Hi @adrian_sev ,
I’m not sure what the cause might be, but I think support for Fedora 34 is not quite there yet. @Axel will be able to comment with more authority (when he’s back next week).
i do not understand what is going on (as i see no cache written down) but it would be nice if this can be reduced … on a sata ssd i have to wait for a few good minutes for most times i rebuild
Seeing ccache in your output is quite suspicious. I guess that’s what’s slowing things down. We should probably file a bug with Fedora to build without ccache. It looks like that gets recorded as the compiler, which ROOT then uses to figure out which include paths it needs to check for headers at startup.
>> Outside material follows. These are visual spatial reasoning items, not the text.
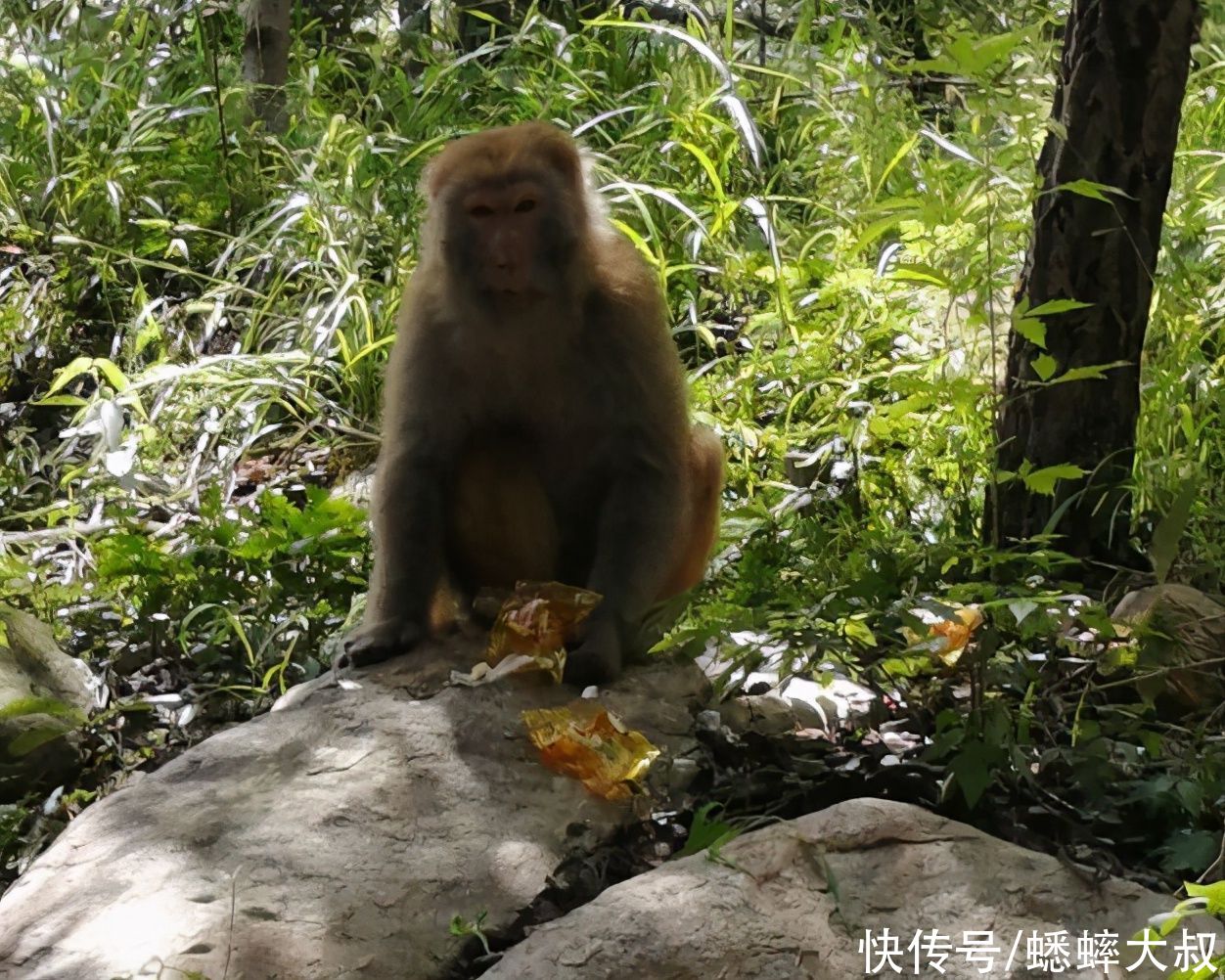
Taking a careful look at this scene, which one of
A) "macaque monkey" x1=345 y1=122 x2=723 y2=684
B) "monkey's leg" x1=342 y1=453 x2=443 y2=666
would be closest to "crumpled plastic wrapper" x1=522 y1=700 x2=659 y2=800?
"macaque monkey" x1=345 y1=122 x2=723 y2=684

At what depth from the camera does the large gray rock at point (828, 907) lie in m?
2.73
no, this is my build, and of course i use ccache as not to lose 30mins for each build!! i do not know what is the command intention but i wonder what would do g++ faster that it’s invocation through ccache when ccache have all object files cached … if there is an operation that goes faster directly to g++ than through ccache than it would be a bug in ccache
This means that only when you use gcc/g++ you actually get the list of includes as intended, and the list is empty when the compiler is set to ccache. This may cause unnecessary searches later on. I think that in ROOT we need to make sure that we never set the compiler to ccache, because that is broken. If you break the comment at the first pipe, you get:
@adrian_sev Could you please file an issue in our repository, attaching the files CMakeCache.txt and recmake_initial.sh from your build of ROOT? Thank you.
well, it seems that this in an heisenbug as i cannot reproduce it again if it happens again i will try to make it always reproductible before reporting it … Thank you!